Dans les années 1970, le temps s’est arrêté pour l’industrie de la montre en Suisse. Les usines ont fermé. Les chômeurs se ramassaient à la pelle. Bref, c’était la crise…

La faute à qui? A la concurrence internationale, notamment japonaise, bien sûr, mais aussi et surtout à l’horlogerie helvétique elle-même. Elle s’était endormie. Elle avait oublié d’innover.

Jusqu’à l’invention de la Swatch, cette drôle de montre plastique qui a su battre les fossoyeurs du Swiss made sur leur propre terrain: le bon marché.

Le rapport avec les médias? En gros, ils vivent la même situation. Eux aussi se sont assoupis. Ils pensaient leur rente de situation éternelle.

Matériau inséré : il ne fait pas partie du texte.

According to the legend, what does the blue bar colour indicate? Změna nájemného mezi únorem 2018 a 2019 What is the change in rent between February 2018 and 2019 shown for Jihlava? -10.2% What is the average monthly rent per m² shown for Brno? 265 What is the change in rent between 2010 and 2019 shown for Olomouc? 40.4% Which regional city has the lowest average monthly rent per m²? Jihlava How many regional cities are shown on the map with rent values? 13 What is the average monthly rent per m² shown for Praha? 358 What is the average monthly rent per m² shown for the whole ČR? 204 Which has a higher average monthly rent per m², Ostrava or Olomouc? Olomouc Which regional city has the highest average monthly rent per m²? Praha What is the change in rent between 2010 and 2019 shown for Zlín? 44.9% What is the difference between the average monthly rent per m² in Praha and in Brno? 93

Que les grandes régies publicitaires leur permettraient de bien gagner leur vie sans trop d’efforts. Que leur public serait captif à vie.

N’avaient-ils pas la mainmise sur l’information avec leurs journaux, leurs magazines, leurs radios, les télévisions…

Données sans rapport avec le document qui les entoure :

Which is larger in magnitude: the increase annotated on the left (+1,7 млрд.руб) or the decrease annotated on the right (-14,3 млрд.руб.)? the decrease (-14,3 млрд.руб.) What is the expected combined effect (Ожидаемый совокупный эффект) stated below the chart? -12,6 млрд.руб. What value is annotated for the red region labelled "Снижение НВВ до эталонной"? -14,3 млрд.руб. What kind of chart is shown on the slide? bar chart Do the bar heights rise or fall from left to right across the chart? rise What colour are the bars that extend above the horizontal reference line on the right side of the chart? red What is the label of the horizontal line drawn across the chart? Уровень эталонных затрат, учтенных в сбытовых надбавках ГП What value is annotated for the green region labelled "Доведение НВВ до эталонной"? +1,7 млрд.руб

La concurrence? Légère puisque chacun vivait heureux à l’ombre de l’immense service public, bien protégé par un parlement fédéral sympathiquement aux ordres.

Puis, il y a 25 ans est apparu un truc bizarre qui a bouleversé ce petit monde: internet.

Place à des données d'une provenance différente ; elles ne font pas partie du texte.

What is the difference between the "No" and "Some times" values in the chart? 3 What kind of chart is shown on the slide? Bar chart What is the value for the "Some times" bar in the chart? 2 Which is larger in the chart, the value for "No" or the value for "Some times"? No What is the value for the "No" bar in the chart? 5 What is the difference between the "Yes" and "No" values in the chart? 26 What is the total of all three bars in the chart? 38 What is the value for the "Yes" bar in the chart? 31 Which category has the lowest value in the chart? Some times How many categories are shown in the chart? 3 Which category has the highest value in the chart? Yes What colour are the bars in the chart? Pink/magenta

«Ça ne marchera jamais», avait même lancé l’un des grands patrons de presse romands à ses journalistes.

Le temps lui a donné tort.

Depuis quelques années, les médias suisses ont quitté leur zone de confort. Ils sont désormais au front de la guerre mondiale de l’information. La liste des morts au combat s’allonge.

Et ce n’est pas terminé. Dans moins de cinq ans, les gloutonnes araignées de la toile, ces monstres qui se nomment Google ou Facebook, auront dévoré la moitié du gâteau publicitaire suisse.

Personne, pas même Swisscom ou la SSR, ne pourra leur résister. Ils sont le réseau. Il faut faire avec.

Que faire alors? Ce que les Suisses savent faire depuis toujours: remettre l’ouvrage sur le métier, s’unir. Seuls, nous avons tort. Ensemble, nous avons une chance.

Cela passe par une profonde restructuration du système de production de l’information comme ce fut le cas avec l’horlogerie dans les années 1980. Par un partage du savoir pour développer des nouveaux formats, par une meilleure formation des journalistes, par des nouveaux outils et par l’appui de l’Etat à tous les médias, notamment à ceux qui innovent.

Qu’on se le dise: le Swiss made dans l’information comme dans d’autres secteurs a une grande valeur. L’info à croix blanche est gage pour beaucoup d’impartialité et de qualité. C’est le moment que les Suisses eux-mêmes s’en rendent compte.